RBA Governor Philip Lowe said inflation had to be brought under control.

Westpac, one of the big four banks, was the first to follow the RBA by passing on the 50 basis point increase in full, lifting its variable home loan for new and existing customers on June 21.

“The majority of our customers are ahead on mortgage repayments and have a buffer available to help them manage an interest rate increase,” Westpac Consumer and Business Banking head Chris de Bruin said.

But Ai Group chief executive Innes Willox fears the worst.

“We are now at risk of a wages and inflation and interest rates death spiral,” he said on Wednesday, noting the upcoming minimum wage decision by the Fair Work Commission.

“We are unfortunately in a period where we are going to see increasing interest rates if we continue to see calls for wage increases that are not sustainable.”

However, Australian Chamber of Commerce and Industry chief executive Andrew McKellar said the RBA’s decision was understandable given the inflationary pressures in the economy.

“Inflation is hitting businesses especially hard, particularly surging energy prices,” he said.

Finance Minister Katy Gallagher said the government’s October budget would have a “cost of living lens” to help households manage rising interest rates and inflationary pressures.

“We understand that households … are under enormous pressure,” she said.

“It’s a real set of challenging circumstances facing the economy.”

Shadow treasurer Angus Taylor warned unnecessary government spending would only fuel higher inflation and higher interest rates.

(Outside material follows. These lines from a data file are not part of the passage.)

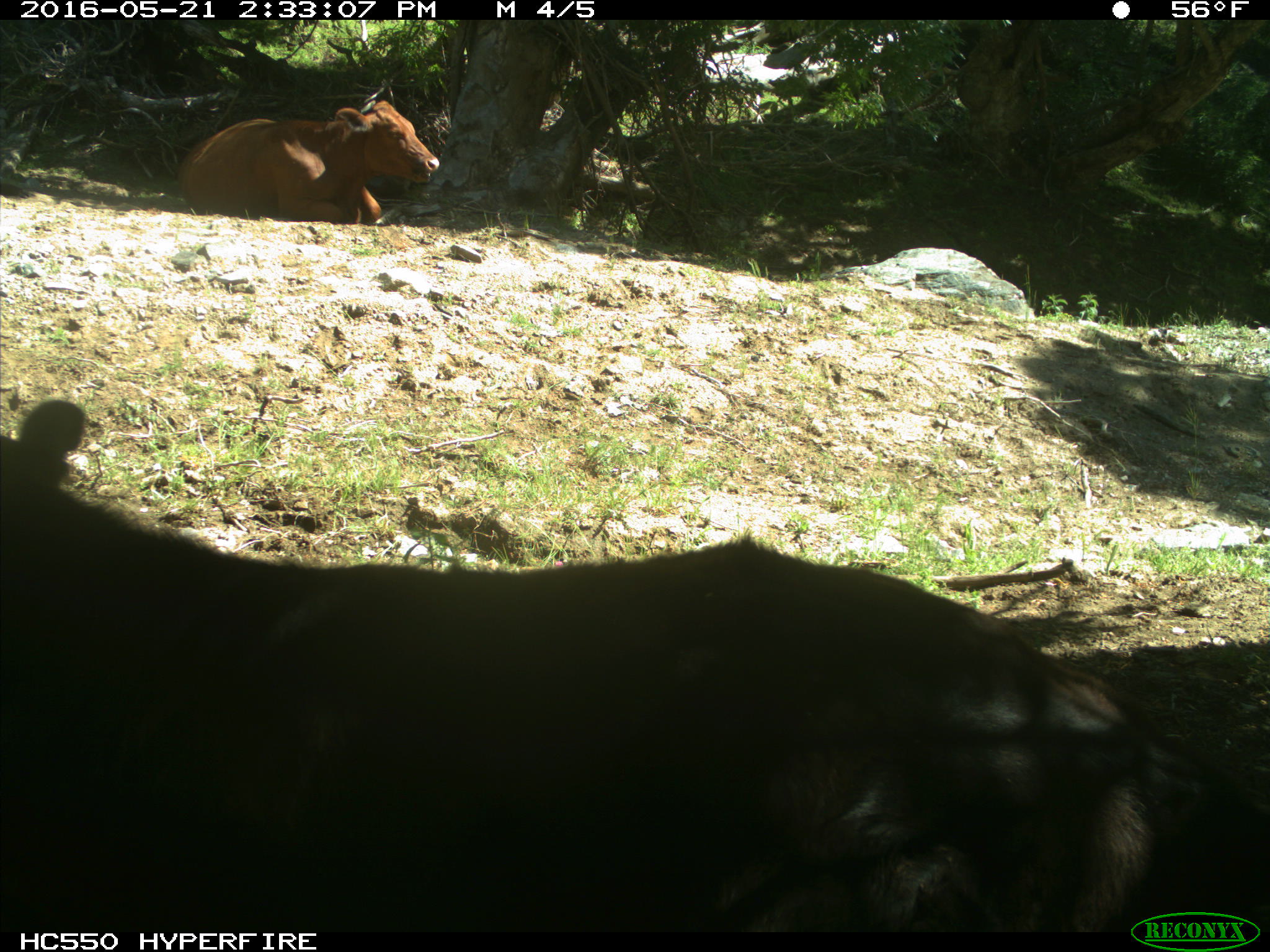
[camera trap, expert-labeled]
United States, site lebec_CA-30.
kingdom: Animalia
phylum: Chordata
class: Mammalia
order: Artiodactyla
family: Bovidae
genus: Bos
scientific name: Bos taurus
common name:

But one of his own coalition Senate backbenchers Matt Canavan said there was no doubt mistakes were made by the previous government in the past year.

“There’s been mistakes made by the government not restraining spending enough,” he said.

Dr Lowe warned inflation was likely to be higher than the central bank had expected just a month ago, and the size and timing of further rate increases would be driven by incoming economic data.

Inflation spiked to 5.1 per cent in the March quarter.

The RBA expects inflation to hit six per cent by the end of the year, which would be well above its two to three per cent inflation target band.

“It’s headed comfortably above six per cent,” Deloitte Access Economics economist Chris Richardson said.

“Partly given what is happening around gas … but also petrol prices, which have risen again.”